ESTRATTO
-- -- --

Annullamento del decreto prefettizio che aveva respinto l’istanza di legalizzazione ex lege n.122/2002

     

REPUBBLICA ITALIANA
IN NOME DEL POPOLO ITALIANO

Il Consiglio di Stato in sede giurisdizionale (Sezione Sesta) ha pronunciato la seguente

DECISIONE

sul ricorso in appello n. 7905/2004, proposto da Sellami Tahar rappresentato e difeso dagli Avv.ti Roberto Malesani e Benito Panariti ed elettivamente domiciliato in Roma, Via Celimontana n. 38 presso il secondo;

contro

Ministero dell’Interno- Prefettura di Verona in persona del Ministro pro-tempore rappresentato e difeso dall’Avvocatura generale dello Stato presso cui è ope legis domiciliato in Roma, Via dei Portoghesi n. 12

per l’annullamento

della sentenza del Tribunale amministrativo regionale del Veneto, Sez.III, n.387 del 24 febbraio 2004;
Visto il ricorso con i relativi allegati;
Visto l’atto di costituzione in giudizio dell’Amministrazione intimata;
Viste le memorie prodotte dalle parti a sostegno delle rispettive difese;
Visti gli atti tutti della causa;
Alla pubblica udienza del 10 febbraio 2009 relatore il Consigliere Luciano Barra Caracciolo;

Udito l’Avv. dello Stato Maddalo;
Ritenuto e considerato in fatto e in diritto quanto segue:
SVOLGIMENTO DEL PROCESSO
Con la sentenza in epigrafe il Tar del Veneto ha respinto il ricorso proposto dall’attuale appellante indicato in epigrafe per l’annullamento del decreto prefettizio dell’8 settembre 2003 che aveva respinto l’istanza di legalizzazione ex lege n.122/2002 per assenza del nulla osta della Questura, essendo stato il lavoratore extracomunitario istante condannato con sentenza di patteggiamento in assenza di provvedimento di riabilitazione (pur richiesto precedentemente alla domanda di legalizzazione).

Appella deducendo i seguenti motivi:
Si contesta la mancata applicazione da parte del Tar dela giurisprudenza dei Tribunali di sorveglianza che ritengono che l’eliminazione di ogni effetto penale di una sentenza di condanna consegua sia alla pronuncia di riabilitazione ai sensi dell’art.178 c.p. sia all’ipotesi equivalente dell’estinzione del reato nel termine di legge – 5 o 2 anni- nel caso di applicazione della pena su richiesta delle parti, ai sensi dell’art.445 c.p.p. Il ricorrente doveva essere ammesso alla regolarizzazione proprio perchè l’illecito penale che osterebbe all’accoglimento non avrebbe più valore di precedente ostativo essendosi realizzati gli effetti della riabilitazione, cioè al di là del dato formale dell’adozione del relativo provvedimento, in virtù dei suoi effetti sostanziali prodottisi secondo la richiamata giurisprudenza. Se si seguisse la errata linea della stretta interpretazione dell’art.1, comma 8, lett.c), del D.L. n.195 del 2002 seguita dal Tar, per molti immigrati sarebbe impossibile ottenere la riabilitazione,
pur sussistendone in astratto le condizioni in presenza della posizione dei Tribunali di sorveglianza che dichiarano il non procedersi.

-- -- --

RIGHE

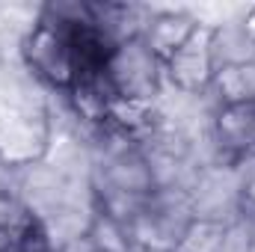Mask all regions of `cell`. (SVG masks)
<instances>
[{
	"instance_id": "5b68a950",
	"label": "cell",
	"mask_w": 255,
	"mask_h": 252,
	"mask_svg": "<svg viewBox=\"0 0 255 252\" xmlns=\"http://www.w3.org/2000/svg\"><path fill=\"white\" fill-rule=\"evenodd\" d=\"M202 24L196 21V15L187 9H154V15L148 18L142 39L148 42V48L166 63L181 45H187L193 39V33Z\"/></svg>"
},
{
	"instance_id": "277c9868",
	"label": "cell",
	"mask_w": 255,
	"mask_h": 252,
	"mask_svg": "<svg viewBox=\"0 0 255 252\" xmlns=\"http://www.w3.org/2000/svg\"><path fill=\"white\" fill-rule=\"evenodd\" d=\"M166 86L184 95L205 98L214 89L217 80V60H214V48H211V27H199L193 33L187 45H181L166 63Z\"/></svg>"
},
{
	"instance_id": "7a4b0ae2",
	"label": "cell",
	"mask_w": 255,
	"mask_h": 252,
	"mask_svg": "<svg viewBox=\"0 0 255 252\" xmlns=\"http://www.w3.org/2000/svg\"><path fill=\"white\" fill-rule=\"evenodd\" d=\"M104 71H107V80L122 104L151 107L160 98V92L166 89L163 60L148 48V42L142 36L119 42L110 51Z\"/></svg>"
},
{
	"instance_id": "6da1fadb",
	"label": "cell",
	"mask_w": 255,
	"mask_h": 252,
	"mask_svg": "<svg viewBox=\"0 0 255 252\" xmlns=\"http://www.w3.org/2000/svg\"><path fill=\"white\" fill-rule=\"evenodd\" d=\"M21 60L30 77L48 89L68 92L80 74V60L74 51L71 30L63 21L39 12L21 39Z\"/></svg>"
},
{
	"instance_id": "52a82bcc",
	"label": "cell",
	"mask_w": 255,
	"mask_h": 252,
	"mask_svg": "<svg viewBox=\"0 0 255 252\" xmlns=\"http://www.w3.org/2000/svg\"><path fill=\"white\" fill-rule=\"evenodd\" d=\"M217 252H253V232H250L247 217H235L232 223H226V232H223Z\"/></svg>"
},
{
	"instance_id": "3957f363",
	"label": "cell",
	"mask_w": 255,
	"mask_h": 252,
	"mask_svg": "<svg viewBox=\"0 0 255 252\" xmlns=\"http://www.w3.org/2000/svg\"><path fill=\"white\" fill-rule=\"evenodd\" d=\"M208 139L217 163L235 166L255 157V101H214Z\"/></svg>"
},
{
	"instance_id": "8992f818",
	"label": "cell",
	"mask_w": 255,
	"mask_h": 252,
	"mask_svg": "<svg viewBox=\"0 0 255 252\" xmlns=\"http://www.w3.org/2000/svg\"><path fill=\"white\" fill-rule=\"evenodd\" d=\"M223 232H226V223L205 220V217H193V223L187 226V232L181 235L175 252H217L220 241H223Z\"/></svg>"
}]
</instances>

-- -- --

COMPITO ASSEGNATO
Ricopia dall'estratto della decisione del Consiglio di Stato il passo che inizia con "Udito l’Avv. dello" e termina con "domanda di legalizzazione).".

RISPOSTA ATTESA
Udito l’Avv. dello Stato Maddalo;
Ritenuto e considerato in fatto e in diritto quanto segue:
SVOLGIMENTO DEL PROCESSO
Con la sentenza in epigrafe il Tar del Veneto ha respinto il ricorso proposto dall’attuale appellante indicato in epigrafe per l’annullamento del decreto prefettizio dell’8 settembre 2003 che aveva respinto l’istanza di legalizzazione ex lege n.122/2002 per assenza del nulla osta della Questura, essendo stato il lavoratore extracomunitario istante condannato con sentenza di patteggiamento in assenza di provvedimento di riabilitazione (pur richiesto precedentemente alla domanda di legalizzazione).